Twenty-six million Australians don’t know the unemployment rate, and Anthony Albanese is one of them.
The problem, of course, is that Anthony Albanese wants to run the country. And if you aspire to run the country, it’s important to know the unemployment rate.
For the record, it’s 4 per cent.
It’s the sort of information a political leader should know reflexively; a bit like your child’s primary school teacher knowing that A,B,C is immediately followed by D,E and F.
Or like the Secretary of the Health Department knowing what a woman is. But I digress.
Yet when the Labor leader was asked yesterday about the national unemployment rate he stuttered and then supposed before staggering, speculating, and finally surrendering.
‘The national unemployment rate at the moment is ah, I think it’s, 5 point, ah, 4 …’
Mr Albanese then made an incomprehensible sound as if to express despair that he had not prepared for the election campaign beyond purchasing spiffy specs and a new pair of chinos before finally admitting, ‘Sorry I’m not sure what it is.’
Albanese’s supporters complained that he shouldn’t have to suffer silly ‘gotcha questions’. They probably think he shouldn’t have to suffer an election campaign either.
But it wasn’t a trick question. It was economics 101.
The unemployment rate is probably the most discussed number in Canberra.
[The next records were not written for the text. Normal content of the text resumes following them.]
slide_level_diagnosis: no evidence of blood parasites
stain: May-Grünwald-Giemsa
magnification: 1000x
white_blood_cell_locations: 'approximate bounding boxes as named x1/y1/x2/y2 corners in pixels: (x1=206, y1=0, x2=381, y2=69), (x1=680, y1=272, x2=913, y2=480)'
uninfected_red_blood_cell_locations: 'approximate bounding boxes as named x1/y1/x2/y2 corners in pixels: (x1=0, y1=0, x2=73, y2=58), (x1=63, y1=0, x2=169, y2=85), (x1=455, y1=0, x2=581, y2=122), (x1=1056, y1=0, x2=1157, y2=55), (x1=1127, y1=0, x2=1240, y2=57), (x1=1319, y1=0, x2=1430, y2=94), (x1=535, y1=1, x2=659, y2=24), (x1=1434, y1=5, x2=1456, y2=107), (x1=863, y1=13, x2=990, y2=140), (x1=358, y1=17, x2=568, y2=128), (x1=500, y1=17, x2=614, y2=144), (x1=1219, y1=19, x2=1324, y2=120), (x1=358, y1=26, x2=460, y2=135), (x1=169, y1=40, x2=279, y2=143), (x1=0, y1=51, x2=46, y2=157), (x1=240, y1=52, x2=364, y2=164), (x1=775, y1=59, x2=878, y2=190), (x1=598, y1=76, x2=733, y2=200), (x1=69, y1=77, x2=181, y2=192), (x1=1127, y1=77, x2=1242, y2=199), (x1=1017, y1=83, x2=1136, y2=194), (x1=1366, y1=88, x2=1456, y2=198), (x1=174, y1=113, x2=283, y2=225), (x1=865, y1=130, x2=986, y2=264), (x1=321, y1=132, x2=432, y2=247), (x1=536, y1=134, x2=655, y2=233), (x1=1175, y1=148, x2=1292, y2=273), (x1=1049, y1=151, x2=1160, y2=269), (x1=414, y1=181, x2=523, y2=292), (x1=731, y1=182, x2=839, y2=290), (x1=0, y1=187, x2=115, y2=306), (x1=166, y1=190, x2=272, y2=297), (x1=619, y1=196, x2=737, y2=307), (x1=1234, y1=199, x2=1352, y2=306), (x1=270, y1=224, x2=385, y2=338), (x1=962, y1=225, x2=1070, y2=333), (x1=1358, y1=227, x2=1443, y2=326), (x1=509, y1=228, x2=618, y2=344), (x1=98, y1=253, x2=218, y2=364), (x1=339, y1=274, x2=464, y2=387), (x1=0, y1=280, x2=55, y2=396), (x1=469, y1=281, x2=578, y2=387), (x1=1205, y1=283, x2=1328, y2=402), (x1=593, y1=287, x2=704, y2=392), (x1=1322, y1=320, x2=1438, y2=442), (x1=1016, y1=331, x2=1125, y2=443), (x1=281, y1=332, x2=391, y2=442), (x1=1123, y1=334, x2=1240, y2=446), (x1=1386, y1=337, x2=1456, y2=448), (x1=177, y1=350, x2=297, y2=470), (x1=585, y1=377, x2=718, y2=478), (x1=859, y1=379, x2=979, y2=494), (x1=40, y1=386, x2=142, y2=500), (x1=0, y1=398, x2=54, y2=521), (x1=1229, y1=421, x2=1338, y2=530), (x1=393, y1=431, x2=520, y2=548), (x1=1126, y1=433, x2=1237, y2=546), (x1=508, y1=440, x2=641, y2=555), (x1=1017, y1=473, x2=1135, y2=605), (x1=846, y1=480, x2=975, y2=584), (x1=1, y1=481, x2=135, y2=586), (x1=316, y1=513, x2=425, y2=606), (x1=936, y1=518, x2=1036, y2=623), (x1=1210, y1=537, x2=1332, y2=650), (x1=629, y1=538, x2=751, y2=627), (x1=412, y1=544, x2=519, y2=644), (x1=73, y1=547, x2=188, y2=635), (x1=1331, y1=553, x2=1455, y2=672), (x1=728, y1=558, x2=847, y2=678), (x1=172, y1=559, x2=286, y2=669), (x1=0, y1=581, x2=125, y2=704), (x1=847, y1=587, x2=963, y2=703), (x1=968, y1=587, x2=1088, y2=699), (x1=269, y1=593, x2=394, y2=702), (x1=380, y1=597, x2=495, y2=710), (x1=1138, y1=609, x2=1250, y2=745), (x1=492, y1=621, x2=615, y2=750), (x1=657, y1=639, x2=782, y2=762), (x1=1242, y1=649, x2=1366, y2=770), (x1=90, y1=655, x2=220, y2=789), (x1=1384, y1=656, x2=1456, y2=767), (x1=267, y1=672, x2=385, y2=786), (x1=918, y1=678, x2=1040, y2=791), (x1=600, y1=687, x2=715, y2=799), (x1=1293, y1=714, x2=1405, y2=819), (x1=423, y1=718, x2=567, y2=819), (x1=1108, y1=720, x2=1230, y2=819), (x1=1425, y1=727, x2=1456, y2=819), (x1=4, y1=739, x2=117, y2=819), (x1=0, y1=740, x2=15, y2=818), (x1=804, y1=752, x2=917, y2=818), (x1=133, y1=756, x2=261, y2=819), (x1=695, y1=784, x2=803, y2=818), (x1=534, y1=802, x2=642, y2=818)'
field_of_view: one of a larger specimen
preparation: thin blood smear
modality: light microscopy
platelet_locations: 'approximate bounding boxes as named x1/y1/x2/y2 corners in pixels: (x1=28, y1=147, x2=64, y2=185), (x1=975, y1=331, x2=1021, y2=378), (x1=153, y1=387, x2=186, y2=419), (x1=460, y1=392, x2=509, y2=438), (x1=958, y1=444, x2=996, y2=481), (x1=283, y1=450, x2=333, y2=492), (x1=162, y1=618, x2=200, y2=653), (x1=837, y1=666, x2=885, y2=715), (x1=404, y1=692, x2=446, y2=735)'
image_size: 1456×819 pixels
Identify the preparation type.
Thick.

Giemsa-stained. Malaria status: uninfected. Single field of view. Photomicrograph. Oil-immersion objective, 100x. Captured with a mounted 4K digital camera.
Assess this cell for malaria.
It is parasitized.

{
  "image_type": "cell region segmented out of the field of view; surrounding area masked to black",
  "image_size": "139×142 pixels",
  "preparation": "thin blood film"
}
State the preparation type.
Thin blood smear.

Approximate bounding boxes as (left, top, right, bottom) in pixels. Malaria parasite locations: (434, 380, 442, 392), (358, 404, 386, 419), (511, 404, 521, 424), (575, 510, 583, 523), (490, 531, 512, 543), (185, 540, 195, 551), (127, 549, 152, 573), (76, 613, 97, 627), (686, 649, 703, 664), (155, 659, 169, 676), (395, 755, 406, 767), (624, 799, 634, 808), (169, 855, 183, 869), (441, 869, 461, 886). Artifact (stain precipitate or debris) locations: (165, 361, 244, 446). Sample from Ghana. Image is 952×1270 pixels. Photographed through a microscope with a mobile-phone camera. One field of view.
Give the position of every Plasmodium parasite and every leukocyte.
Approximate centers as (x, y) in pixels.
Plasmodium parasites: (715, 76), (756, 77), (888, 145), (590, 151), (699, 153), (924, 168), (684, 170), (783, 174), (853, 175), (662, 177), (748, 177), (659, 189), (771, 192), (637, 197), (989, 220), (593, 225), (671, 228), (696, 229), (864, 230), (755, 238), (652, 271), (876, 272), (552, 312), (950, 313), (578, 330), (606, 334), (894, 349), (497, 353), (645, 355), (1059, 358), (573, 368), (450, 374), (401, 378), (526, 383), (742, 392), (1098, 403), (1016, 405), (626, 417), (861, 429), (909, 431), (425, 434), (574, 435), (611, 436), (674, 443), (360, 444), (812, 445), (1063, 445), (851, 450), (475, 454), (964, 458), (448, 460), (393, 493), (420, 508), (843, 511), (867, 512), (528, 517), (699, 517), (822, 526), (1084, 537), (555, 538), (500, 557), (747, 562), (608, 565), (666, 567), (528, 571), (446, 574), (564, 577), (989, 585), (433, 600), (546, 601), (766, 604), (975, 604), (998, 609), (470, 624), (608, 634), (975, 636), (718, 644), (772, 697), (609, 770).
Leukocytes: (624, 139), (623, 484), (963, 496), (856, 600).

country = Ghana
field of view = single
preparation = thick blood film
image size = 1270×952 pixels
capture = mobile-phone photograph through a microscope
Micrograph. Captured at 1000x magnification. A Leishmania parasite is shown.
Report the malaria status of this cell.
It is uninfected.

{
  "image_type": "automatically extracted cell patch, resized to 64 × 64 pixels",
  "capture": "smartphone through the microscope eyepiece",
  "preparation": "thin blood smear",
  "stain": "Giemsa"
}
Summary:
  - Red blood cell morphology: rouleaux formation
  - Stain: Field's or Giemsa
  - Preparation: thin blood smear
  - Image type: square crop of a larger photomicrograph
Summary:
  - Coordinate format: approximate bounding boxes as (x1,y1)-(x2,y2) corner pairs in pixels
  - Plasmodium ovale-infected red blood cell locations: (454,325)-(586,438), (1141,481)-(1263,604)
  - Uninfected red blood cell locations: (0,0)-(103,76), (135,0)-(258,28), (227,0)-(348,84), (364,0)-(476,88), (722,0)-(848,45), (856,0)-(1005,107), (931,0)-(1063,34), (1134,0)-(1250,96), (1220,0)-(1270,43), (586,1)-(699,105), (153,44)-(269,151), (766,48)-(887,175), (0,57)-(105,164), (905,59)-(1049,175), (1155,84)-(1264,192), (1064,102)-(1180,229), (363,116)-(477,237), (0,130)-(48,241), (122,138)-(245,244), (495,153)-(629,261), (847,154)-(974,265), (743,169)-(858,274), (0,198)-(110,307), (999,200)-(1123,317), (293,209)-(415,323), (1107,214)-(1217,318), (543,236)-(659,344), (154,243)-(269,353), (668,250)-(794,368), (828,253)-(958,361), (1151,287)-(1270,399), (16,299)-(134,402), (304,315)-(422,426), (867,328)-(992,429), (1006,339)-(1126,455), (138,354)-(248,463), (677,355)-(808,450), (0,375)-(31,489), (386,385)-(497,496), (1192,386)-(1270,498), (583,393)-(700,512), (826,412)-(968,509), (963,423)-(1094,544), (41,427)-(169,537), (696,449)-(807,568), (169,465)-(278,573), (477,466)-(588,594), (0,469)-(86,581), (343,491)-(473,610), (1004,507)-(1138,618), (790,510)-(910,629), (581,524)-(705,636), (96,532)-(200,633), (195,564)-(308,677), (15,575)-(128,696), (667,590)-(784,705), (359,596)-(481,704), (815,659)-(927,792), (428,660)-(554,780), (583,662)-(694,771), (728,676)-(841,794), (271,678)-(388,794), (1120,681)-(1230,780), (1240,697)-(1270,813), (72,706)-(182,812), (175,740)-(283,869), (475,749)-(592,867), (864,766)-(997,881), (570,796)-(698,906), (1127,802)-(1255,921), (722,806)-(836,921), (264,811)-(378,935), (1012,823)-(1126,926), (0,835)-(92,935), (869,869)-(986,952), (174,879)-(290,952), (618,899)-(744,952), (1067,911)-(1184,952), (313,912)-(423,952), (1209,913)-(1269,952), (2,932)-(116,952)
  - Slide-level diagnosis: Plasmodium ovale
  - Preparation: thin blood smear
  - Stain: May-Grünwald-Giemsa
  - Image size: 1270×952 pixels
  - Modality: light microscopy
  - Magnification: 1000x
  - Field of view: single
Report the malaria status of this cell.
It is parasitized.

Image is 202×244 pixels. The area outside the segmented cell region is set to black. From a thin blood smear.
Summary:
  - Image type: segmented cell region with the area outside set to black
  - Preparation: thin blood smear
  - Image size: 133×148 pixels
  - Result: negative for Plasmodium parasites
And the man asking to run the economy didn’t know it.
Mr Albanese didn’t know the cash reserve rate either.
Then again, last week he didn’t know where the Governor-General lived.
Knowing the unemployment rate is important when it comes to making wages policy, immigration policy, and any number of other economic plans.
It’s also pretty important when you’ve spent the past week telling anyone who will listen that you are going to be a better economic manager than your opponent.
Albanese’s praetorian guard, by which I mean ABC journalists, were quick to find an 82-year-old man wandering around Perth who didn’t know the unemployment rate either, as if this was proof that Albanese’s ignorance didn’t matter.
But John Howard has been out of politics for 15 years and he isn’t running for Prime Minister…
Mr Albanese wasn’t asking for forgiveness yesterday.
Quicker than you can say ‘political spin’ the Labor leader had turned his economic incompetence into a wonderful example of his humanity.
‘Earlier today I made a mistake, I’m human,’ he said. ‘But when I make a mistake, I’ll fess up to it and set about correcting that mistake. I won’t blame someone else. I’ll accept responsibility. That’s what leaders do.’
Leaders also prepare thoroughly and know the basics about the job they are seeking to do. That’s what leaders do. Even human leaders.
With 40 days to go until the election it probably wasn’t an election-losing gaffe in the way that not knowing the GST on a birthday cake killed off John Hewson’s hopes of becoming Prime Minister back in 1993. But it did alert the electorate to the possibility that perhaps Mr Albanese is hoping to slink into the Lodge on no greater pretext than that he has had a makeover.
Just three days ago The Adelaide Advertiser ran an article asking: Anthony Albanese has dropped 18kg, picked up a sleek new wardrobe and is on a mission to show Aussies the real him. But will it be enough?
Yesterday Mr Albanese – and the public – were reminded that he might need to display some competence along with his new clothes.